Palais Royal!

Queen Val

November 29, 2005By Tom RidgwayFilm

The worst thing about Valerie Lemercier’s Palais Royal! is the exclamation mark in the title. Lemercier’s third film as director is a funny, sharp and silly satire about a royal family with a strange resemblance to the one on the other side of the Channel.

Armelle (Valérie Lemercier) is married to Arnaud (Lambert Wilson), the dissolute second son of Queen Eugénia (Catherine Deneuve). When the king dies and the elder brother is prevented from ascending to the throne by some ancient protocol, Arnaud is chosen to replace his father. After some early trouble in her new role, Princess Armelle turns out to be a public-relations genius and becomes the kingdom’s favorite royal.

Lemercier is well-known in France as a TV personality (her big break came on the cult show “Palace”), for her one-woman shows and, more recently, as a writer-director. She’s naturally funny, with a fabulous array of ridiculous facial expressions and a sense of humor that can jump from burlesque to social satire in a blink of an eye.

You’d think that comedians wouldn’t have much left to work with when mocking royalty, but Lemercier captures the absurdities of protocol and tradition with a great eye for the comic detail.

She’s not really interested in royalty, however, but in the effect power and being in the spotlight can have on a person. Her character, Armelle, changes from an ordinary woman – at the beginning she’s a caring speech therapist – to a scheming, self-centered “saint” with the common touch. She sets up her husband, who – after being introduced as a nasty philanderer – is shown to be nothing more than a bumbling idiot (when he begins his official engagements, his daughter says, “Dad’s going to work?”). She begins an affair and arranges a Martin Bashir-style TV interview to push her own saintliness (any resemblance to Princess Di is, of course, purely coincidental).

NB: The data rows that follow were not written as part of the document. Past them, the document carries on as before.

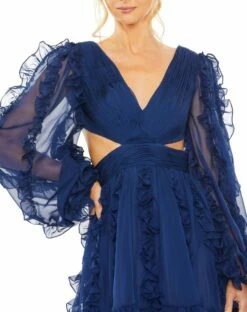 V Neck Corset Back Long Puff Sleeve Ruffle Dress -Women's Skirt 68418 Indigo CL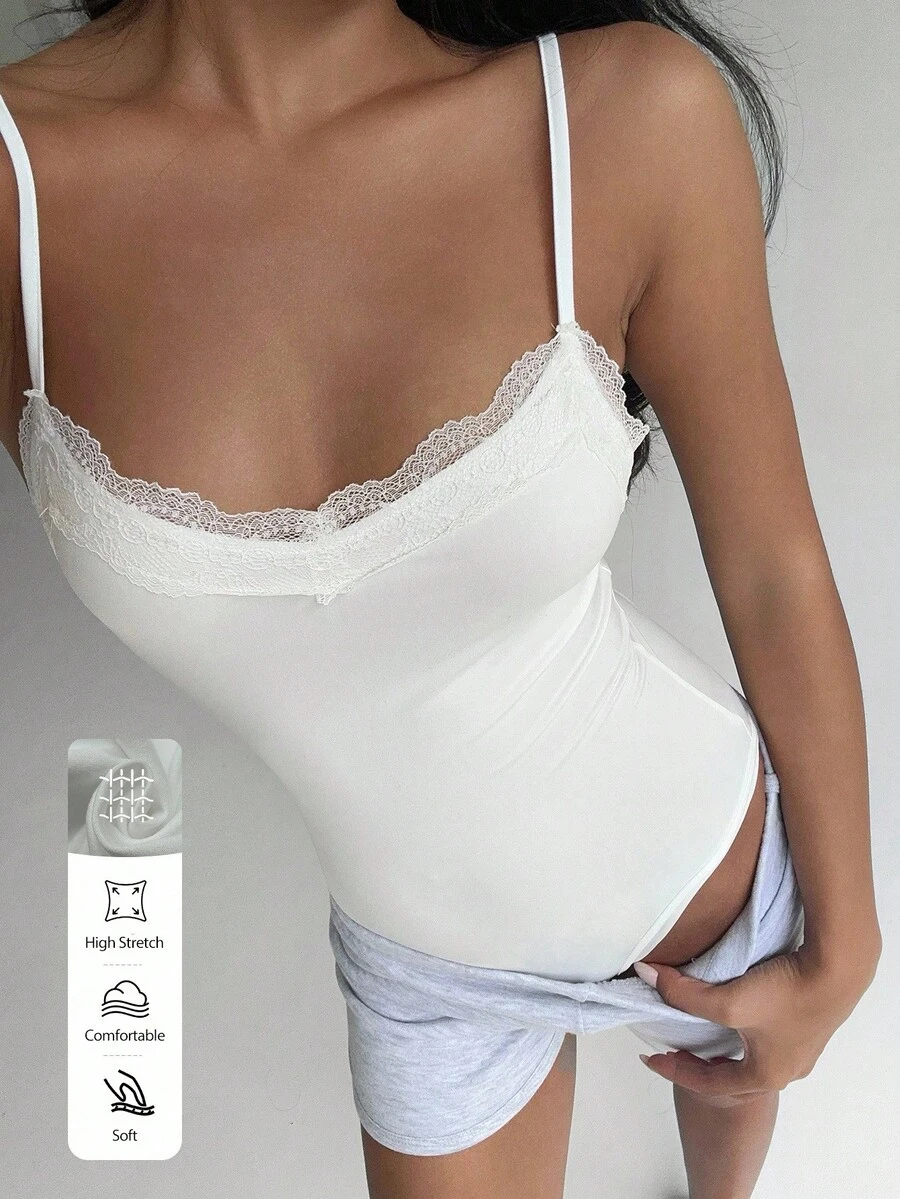 FavEase Black Lace Trim V-Neck Camisole Backless Bodysuit, Fashionable Minimalist Casual Elegant Extremely Soft Comfortable Stretchy Women Summer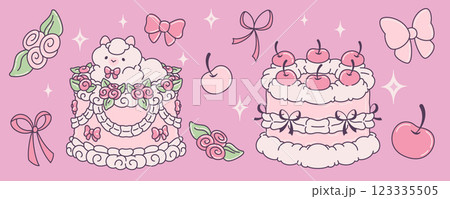 Kawaii style cakes with coquette bow decoration Kawaii style cakes with coquette bow decoration 123335505
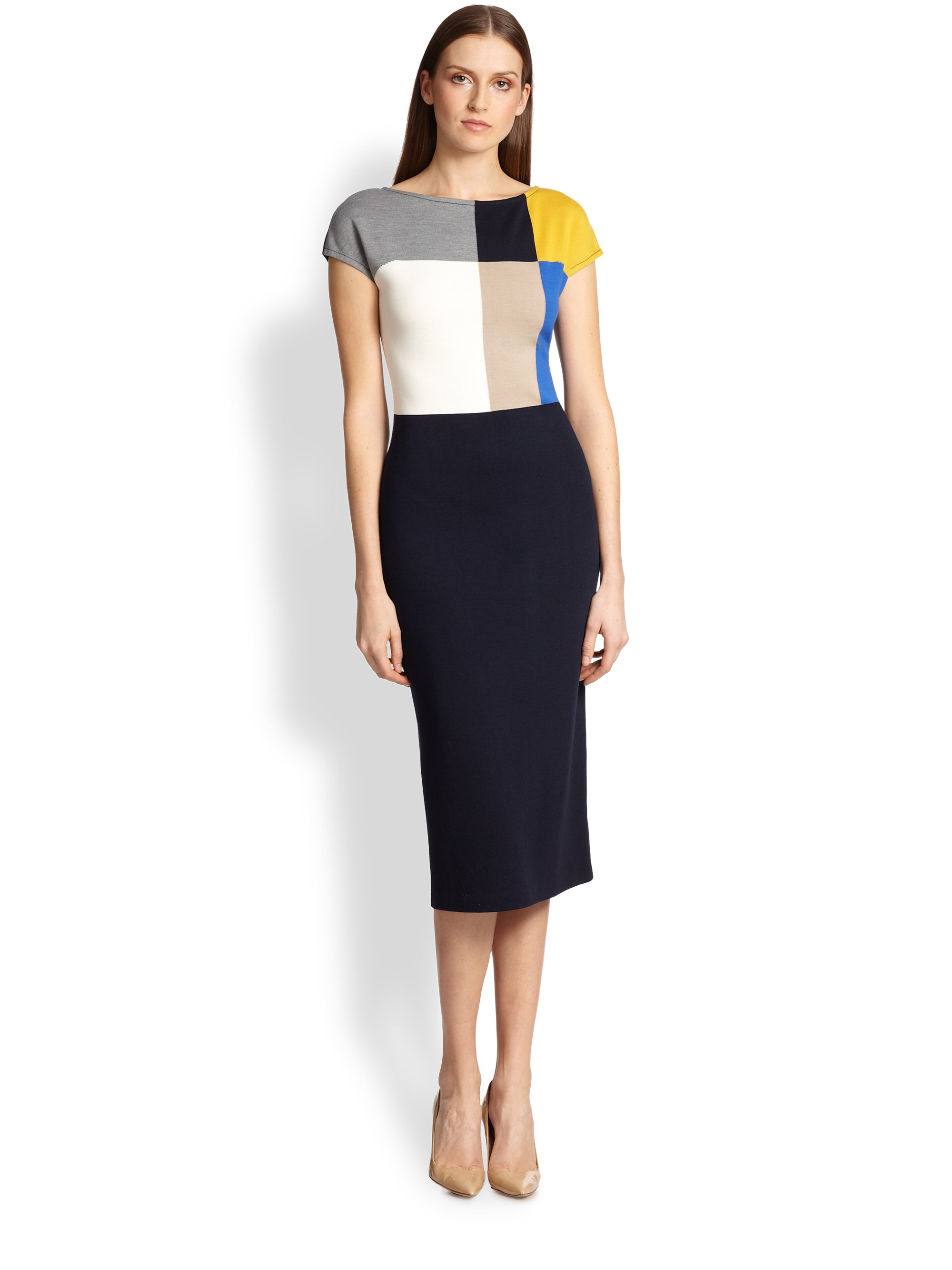 Lyst St John Colorblock Milano Knit Dress In Blue Gallery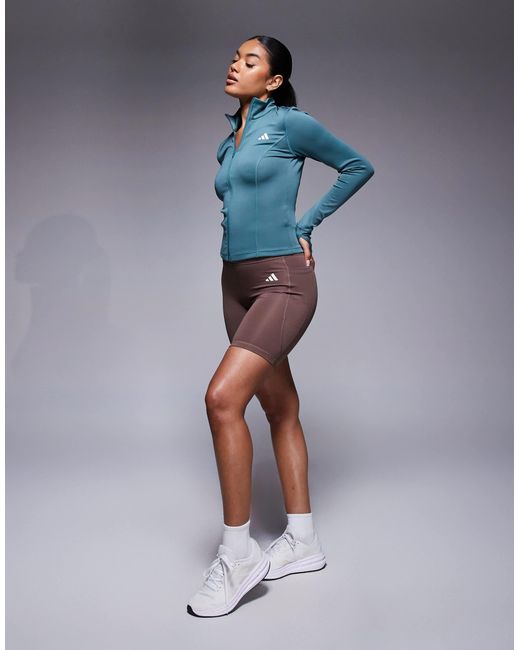 Adidas Originals Blue Adidas Training Optime Essentials Jacket
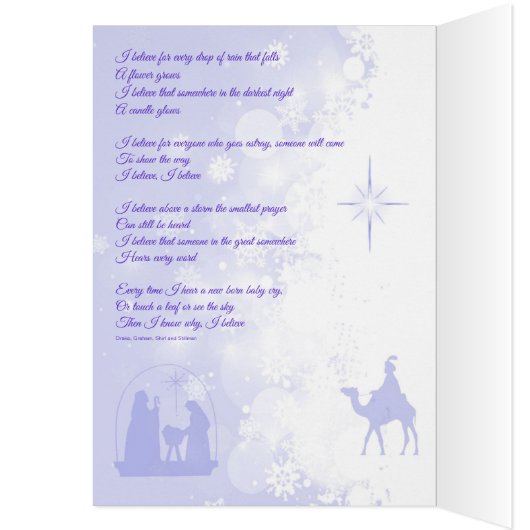 Carte de Noël : Croyez (Intérieur (Gauche))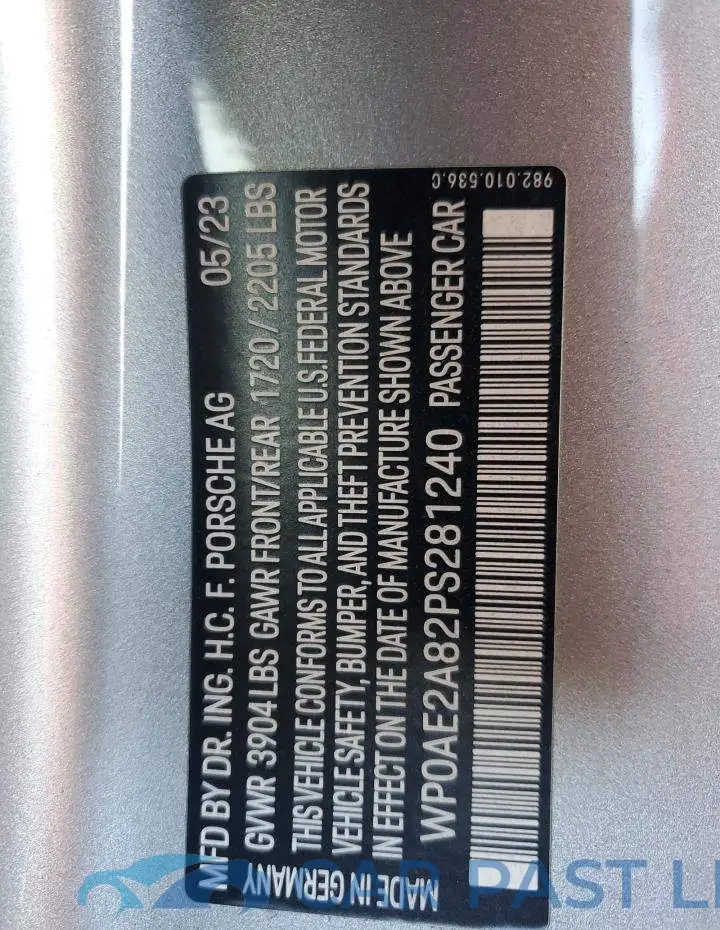 WP0AE2A82PS281240# 12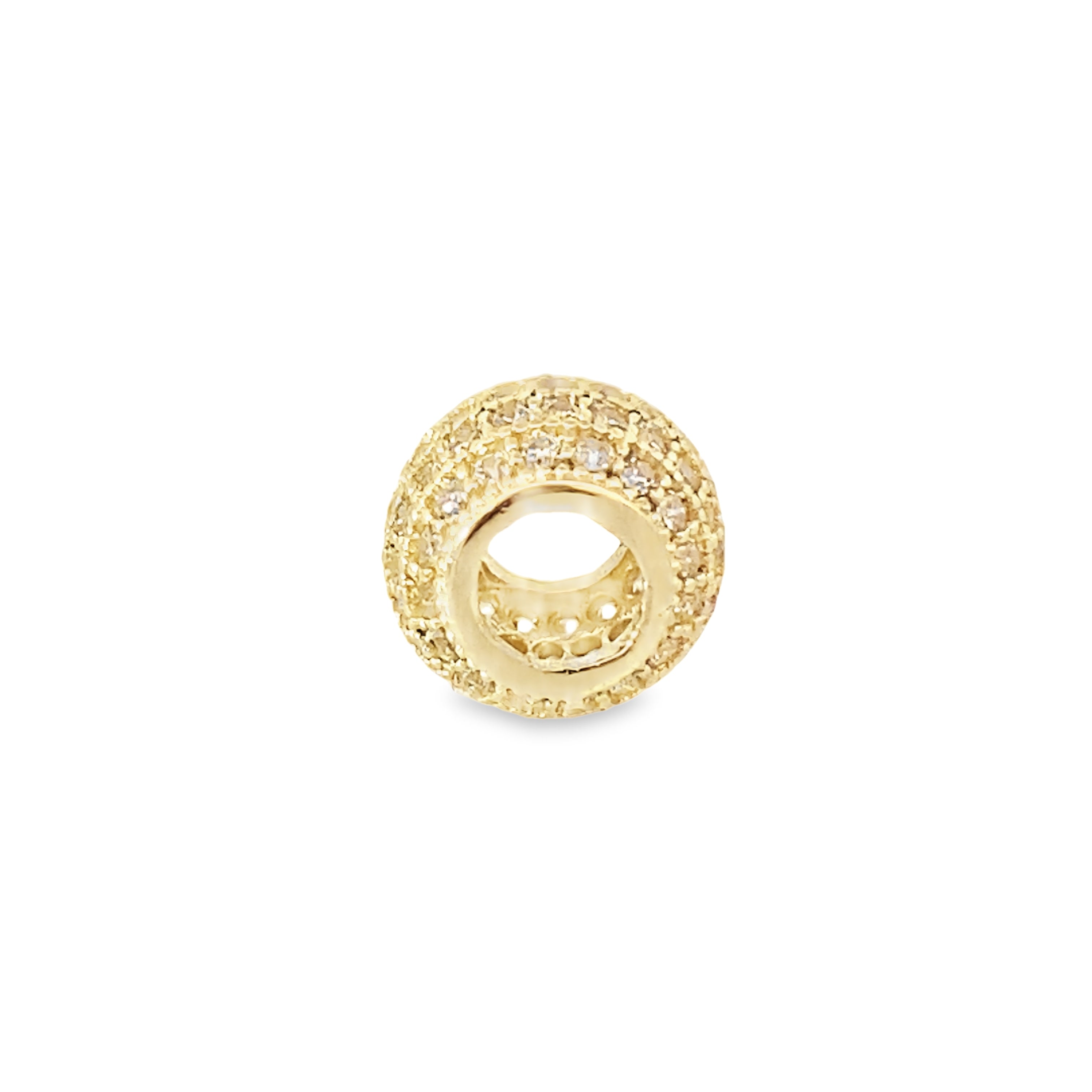 14K Yellow Gold Cz Bead pendant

As Armelle begins to out-monster her mother-in-law Eugénia (Deneuve does her haughty routine to perfection), Lemercier is brutal with her character.

Yet – and this is where Lemercier is particularly smart – her satire is never mindlessly cruel, which means we never lose sympathy for Armelle, even when her daughter looks at her and asks, “Do you remember when you were nice?”

It’s a delicate balancing act, but Lemercier pulls it off skillfully with the help of a great cast and script. In fact, she does it so well that it’s only after leaving the cinema that you realize just how dreadful Armelle is.

Visually, Palais Royal! isn’t exactly exciting, and there are occasional dry patches, but what matters in a Lemercier film is character and, once again, she proves that she has plenty of it.